The goal of coronary bifurcation percutaneous coronary intervention (PCI) is optimal stent deployment/apposition, aimed at restoring natural fractal vessel geometry and blood flow pattern. Among different optimisation strategies, the proximal optimisation technique (POT) is recommended by expert consensus as a mandatory procedural step, while the use of kissing balloon inflation (KBI) has shown consistent clinical benefit and should be obligatory in two-stent strategies, whilst it remains optional in provisional side branch (SB) stenting due to conflicting evidence (Table 1).
In this issue of EuroIntervention, Kini et al1 present a sub-analysis of the EXCEL trial (Evaluation of XIENCE Versus Coronary Artery Bypass Surgery for Effectiveness of Left Main Revascularisation), which investigated the impact of final KBI in 759 patients undergoing distal left main (LM) bifurcation stenting, 430 of whom were treated with one stent and 329 with ≥2 stents.
The main findings were that the four-year composite of death, myocardial infarction (MI) or stroke was similar with and without final KBI in both patients treated with one stent (17.5% vs 15.9%, respectively; adjusted HR 1.12, 95% CI: 0.68-1.84, p=0.65) and those treated with ≥2 stents (19.8% vs 25.8%; adjusted HR 0.65, 95% CI: 0.38-1.10, p=0.11). There was also no difference in the target lesion revascularisation (TLR) rates. Although KBI did increase the overall procedural and fluoroscopy time, this was not paralleled by an increase in radiation exposure or contrast volume, nor were there more periprocedural complications (including periprocedural MI) reported. Therefore, in this EXCEL sub-analysis, performing KBI did not improve outcomes of LM PCI, but there was also no penalty attached. While this was expected in patients treated with one stent, given the prior evidence, the absence of outcome improvement with KBI in patients treated with two-stent bifurcation PCI may be surprising2,3.

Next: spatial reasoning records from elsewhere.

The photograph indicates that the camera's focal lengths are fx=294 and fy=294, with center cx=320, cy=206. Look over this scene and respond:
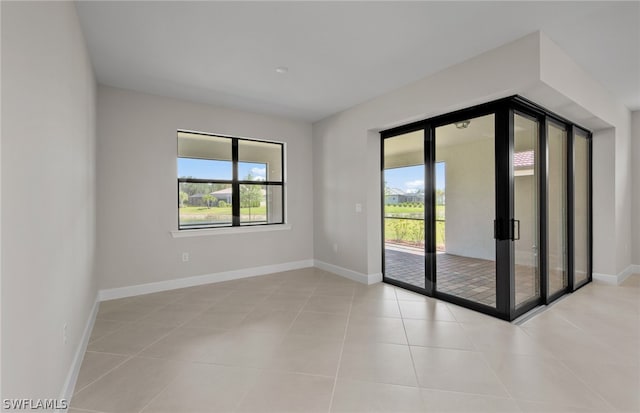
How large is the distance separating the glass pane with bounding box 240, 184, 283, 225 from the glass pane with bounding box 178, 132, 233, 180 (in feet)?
1.45

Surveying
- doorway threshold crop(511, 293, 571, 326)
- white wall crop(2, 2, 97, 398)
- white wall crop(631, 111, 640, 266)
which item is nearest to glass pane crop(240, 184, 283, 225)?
white wall crop(2, 2, 97, 398)

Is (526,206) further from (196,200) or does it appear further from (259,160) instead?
(196,200)

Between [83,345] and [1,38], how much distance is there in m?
2.37

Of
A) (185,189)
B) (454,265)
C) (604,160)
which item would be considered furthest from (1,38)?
(604,160)

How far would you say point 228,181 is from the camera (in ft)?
15.6

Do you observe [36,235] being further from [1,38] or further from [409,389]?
[409,389]

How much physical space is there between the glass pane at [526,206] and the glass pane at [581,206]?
125 cm

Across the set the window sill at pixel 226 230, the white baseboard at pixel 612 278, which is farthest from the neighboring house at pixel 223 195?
the white baseboard at pixel 612 278

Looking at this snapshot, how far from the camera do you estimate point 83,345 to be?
2.44 metres

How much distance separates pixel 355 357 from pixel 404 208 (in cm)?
237

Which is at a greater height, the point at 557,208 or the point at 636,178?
the point at 636,178

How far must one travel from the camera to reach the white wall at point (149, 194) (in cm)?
369

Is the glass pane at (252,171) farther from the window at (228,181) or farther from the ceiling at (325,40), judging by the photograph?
the ceiling at (325,40)

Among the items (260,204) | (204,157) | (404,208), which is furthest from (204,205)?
(404,208)
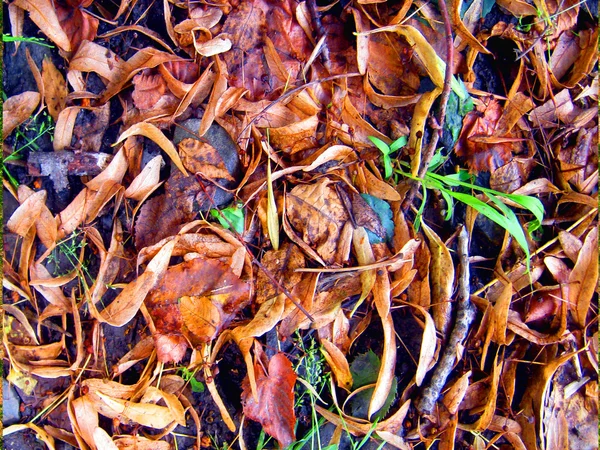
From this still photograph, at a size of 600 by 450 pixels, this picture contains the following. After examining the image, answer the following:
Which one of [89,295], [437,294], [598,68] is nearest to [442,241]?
[437,294]

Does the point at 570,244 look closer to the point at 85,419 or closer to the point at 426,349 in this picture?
the point at 426,349

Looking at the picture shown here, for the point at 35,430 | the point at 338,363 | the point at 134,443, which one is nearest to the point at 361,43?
the point at 338,363

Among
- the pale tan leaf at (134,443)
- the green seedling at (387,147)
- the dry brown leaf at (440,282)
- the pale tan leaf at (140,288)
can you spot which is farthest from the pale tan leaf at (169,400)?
the green seedling at (387,147)

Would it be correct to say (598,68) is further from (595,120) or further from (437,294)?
(437,294)

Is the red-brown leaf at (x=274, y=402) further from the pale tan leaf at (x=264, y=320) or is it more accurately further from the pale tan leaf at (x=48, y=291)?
the pale tan leaf at (x=48, y=291)

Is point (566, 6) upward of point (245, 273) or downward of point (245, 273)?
upward
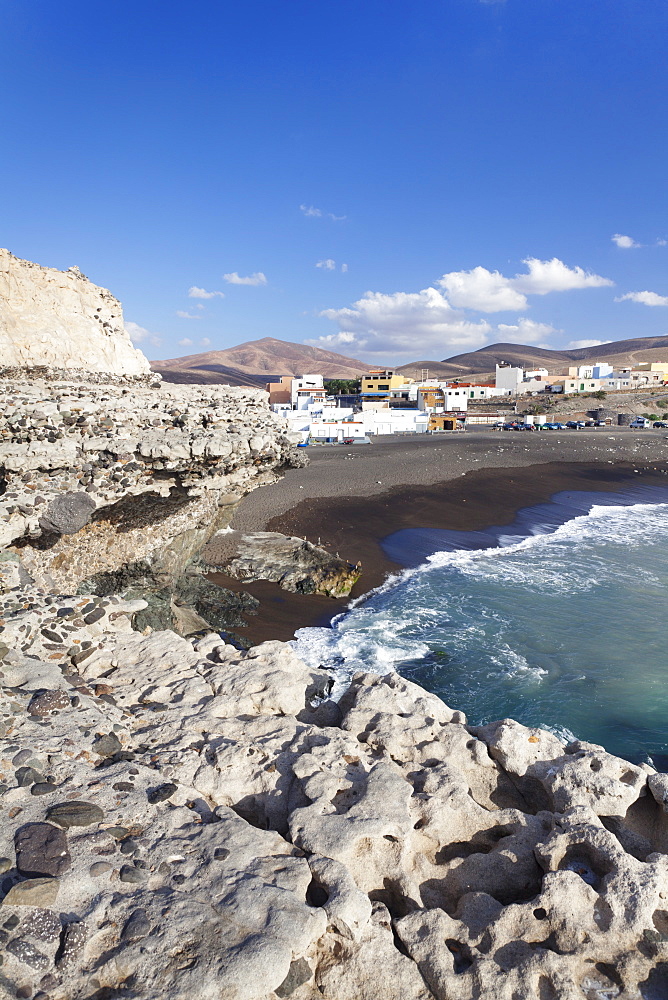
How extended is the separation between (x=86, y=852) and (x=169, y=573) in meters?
8.31

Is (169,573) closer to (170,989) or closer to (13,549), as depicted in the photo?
(13,549)

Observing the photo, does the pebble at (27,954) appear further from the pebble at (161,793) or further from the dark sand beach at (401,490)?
the dark sand beach at (401,490)

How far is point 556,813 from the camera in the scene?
5.41 meters

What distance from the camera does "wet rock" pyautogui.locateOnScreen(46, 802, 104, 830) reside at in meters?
4.20

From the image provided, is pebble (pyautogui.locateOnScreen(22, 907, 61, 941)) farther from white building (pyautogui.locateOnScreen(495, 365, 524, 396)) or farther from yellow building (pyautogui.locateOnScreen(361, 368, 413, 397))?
white building (pyautogui.locateOnScreen(495, 365, 524, 396))

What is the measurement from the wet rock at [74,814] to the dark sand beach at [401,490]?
841cm

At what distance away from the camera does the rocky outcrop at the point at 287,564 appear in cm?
1616

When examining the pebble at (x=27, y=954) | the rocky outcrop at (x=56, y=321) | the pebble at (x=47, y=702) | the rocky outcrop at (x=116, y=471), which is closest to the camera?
the pebble at (x=27, y=954)

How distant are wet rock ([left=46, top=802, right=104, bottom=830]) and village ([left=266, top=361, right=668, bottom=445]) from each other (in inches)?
1867

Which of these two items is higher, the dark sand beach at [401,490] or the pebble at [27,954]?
the pebble at [27,954]

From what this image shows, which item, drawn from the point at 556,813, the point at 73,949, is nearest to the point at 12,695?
the point at 73,949

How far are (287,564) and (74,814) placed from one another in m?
12.9

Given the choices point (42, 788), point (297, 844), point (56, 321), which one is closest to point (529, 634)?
point (297, 844)

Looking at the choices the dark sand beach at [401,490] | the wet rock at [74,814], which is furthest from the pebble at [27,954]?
the dark sand beach at [401,490]
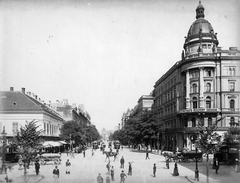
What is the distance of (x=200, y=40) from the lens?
6550cm

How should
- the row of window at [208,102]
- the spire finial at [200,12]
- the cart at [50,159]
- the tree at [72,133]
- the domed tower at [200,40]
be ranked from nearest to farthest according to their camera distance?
the cart at [50,159]
the row of window at [208,102]
the domed tower at [200,40]
the spire finial at [200,12]
the tree at [72,133]

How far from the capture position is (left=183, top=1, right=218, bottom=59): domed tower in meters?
65.1

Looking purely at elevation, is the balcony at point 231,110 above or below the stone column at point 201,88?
below

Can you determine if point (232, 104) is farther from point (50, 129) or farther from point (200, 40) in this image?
point (50, 129)

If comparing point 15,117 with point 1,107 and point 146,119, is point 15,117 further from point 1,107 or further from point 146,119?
point 146,119

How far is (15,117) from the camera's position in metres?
56.0

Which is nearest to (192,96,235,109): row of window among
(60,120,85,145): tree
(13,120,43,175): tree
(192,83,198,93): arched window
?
(192,83,198,93): arched window

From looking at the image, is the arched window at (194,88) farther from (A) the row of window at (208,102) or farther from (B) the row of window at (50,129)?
(B) the row of window at (50,129)

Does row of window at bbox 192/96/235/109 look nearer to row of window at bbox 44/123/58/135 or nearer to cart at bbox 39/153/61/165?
row of window at bbox 44/123/58/135

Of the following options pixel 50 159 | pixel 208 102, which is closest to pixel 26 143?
pixel 50 159

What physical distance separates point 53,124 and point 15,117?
52.8 feet

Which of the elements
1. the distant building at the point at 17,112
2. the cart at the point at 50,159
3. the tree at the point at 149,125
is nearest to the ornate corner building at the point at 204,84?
the tree at the point at 149,125

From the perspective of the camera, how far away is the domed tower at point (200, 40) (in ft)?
214

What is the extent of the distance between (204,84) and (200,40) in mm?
9666
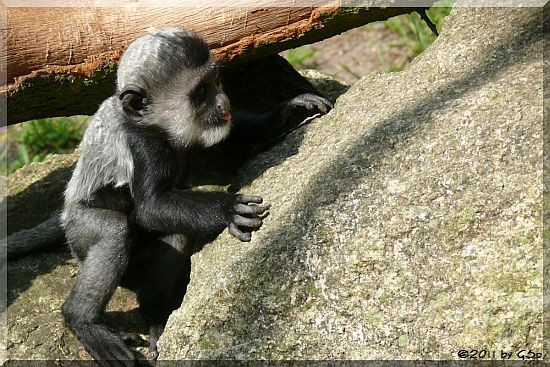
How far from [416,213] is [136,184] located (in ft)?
6.56

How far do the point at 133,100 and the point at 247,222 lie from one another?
1195 mm

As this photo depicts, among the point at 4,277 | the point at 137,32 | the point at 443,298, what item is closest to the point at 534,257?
the point at 443,298

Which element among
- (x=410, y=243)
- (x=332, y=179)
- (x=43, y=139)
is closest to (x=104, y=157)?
(x=332, y=179)

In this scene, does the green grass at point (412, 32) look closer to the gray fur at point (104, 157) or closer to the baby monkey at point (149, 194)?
the baby monkey at point (149, 194)

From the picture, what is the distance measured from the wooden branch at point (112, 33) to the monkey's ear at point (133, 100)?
66cm

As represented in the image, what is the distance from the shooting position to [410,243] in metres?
4.04

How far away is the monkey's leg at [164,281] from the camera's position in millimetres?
5375

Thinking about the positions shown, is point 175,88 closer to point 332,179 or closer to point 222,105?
point 222,105

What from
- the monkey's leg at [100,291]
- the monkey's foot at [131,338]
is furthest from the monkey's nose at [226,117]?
the monkey's foot at [131,338]

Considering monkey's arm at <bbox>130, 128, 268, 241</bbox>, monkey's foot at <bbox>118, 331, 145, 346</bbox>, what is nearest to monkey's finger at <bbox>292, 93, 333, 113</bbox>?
monkey's arm at <bbox>130, 128, 268, 241</bbox>

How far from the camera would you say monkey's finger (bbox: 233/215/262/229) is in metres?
4.66

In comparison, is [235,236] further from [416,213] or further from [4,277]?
[4,277]

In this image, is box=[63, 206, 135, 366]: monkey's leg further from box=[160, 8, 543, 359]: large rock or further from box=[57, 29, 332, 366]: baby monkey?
box=[160, 8, 543, 359]: large rock

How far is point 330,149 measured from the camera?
16.2 feet
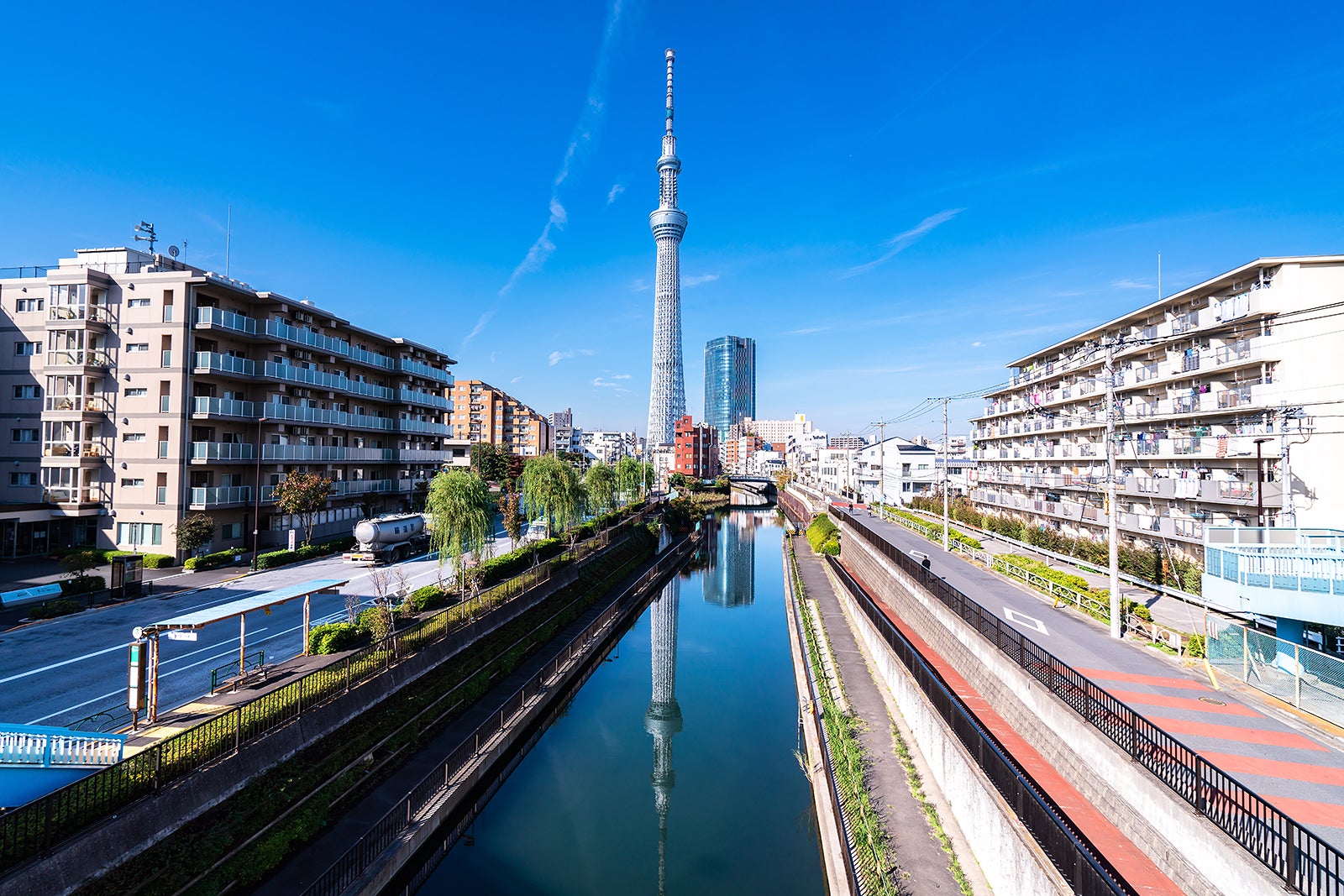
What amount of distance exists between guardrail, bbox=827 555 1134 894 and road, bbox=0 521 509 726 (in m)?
15.4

Therefore, and notwithstanding the main limitations of this secondary analysis, namely its non-randomised design with possible selection bias, and the lack of a standardised protocol for the use of final KBI, the following additional points may also need to be taken into consideration when interpreting the overall results.
First, the subgroup of patients with ≥2 stents implanted was heterogenous with respect to both the intention to perform two-stent PCI (planned versus bail-out) and to the stenting technique (T/TAP versus Culotte versus Crush versus V/simultaneous kissing stent [SKS]). Moreover, the majority of patients with ≥2 stents implanted but without final KBI were initially subjected to a provisional strategy (60%), and almost all were ultimately treated with the T or TAP technique (only five patients were treated with other two-stent techniques in the non-final KBI group). This heterogeneity appears not to have been accounted for in the analysis.
Second, no specific details are provided with regard to the technique of KBI used in the trial. Since prior studies associated the use of non-compliant balloons with sequential balloon inflation4 and short proximal overlap2 with improved outcomes5, these variables could potentially be effect modifiers and would need to be considered in the overall analysis.
Third, bifurcation stenting optimisation has increasingly been understood as a concept of adapting stent geometry to the underlying bifurcation anatomy. This is particularly relevant in bifurcations with a large side branch (SB), where there is a greater discrepancy between the proximal and distal main vessel (MV) diameters, such as the LM, so that stenting optimisation may go beyond a single technique, such as KBI. When stent size is selected according to distal MV reference, performance of POT is mandatory to correct malapposition and distortion in the proximal part of the MV4. The advantage of KBI, in addition to better stent expansion in the proximal MV, is relocation of the carina in the centre, with an improvement in wall shear stress pattern4. However, the effect of the interaction of POT and KBI on the procedural result and clinical outcomes has not been well established. Consequently, the rate of POT, which seems not to be specifically reported in the manuscript, may have significantly impacted on the result of KBI and the outcomes in both patients with one and in those with ≥2 stents implanted in the LM.
Fourth, even though intravascular ultrasound (IVUS) was used in ≈80% of the cases, it is not reported whether there was any standardised protocol mandating action in terms of immediate post-stenting result optimisation. This is important since a recent study confirmed the primacy of a standardised protocol over non-standard IVUS protocols for improving outcomes of LM PCI6.
In summary, this and prior studies (Table 1) seem to suggest no clear penalty associated with performing KBI, whereas its potential benefits may depend on a specific stenting technique (one- versus two-stent), underlying anatomy, complementary use of other optimisation techniques, such as POT, and a procedural feedback loop that is based on an actionable standardised intracoronary imaging protocol6. Taken together, it thus seems to be a question of when and how, rather than if, KBI should be performed in LM PCI.
Conflict of interest statement
The authors have no conflicts of interest to declare.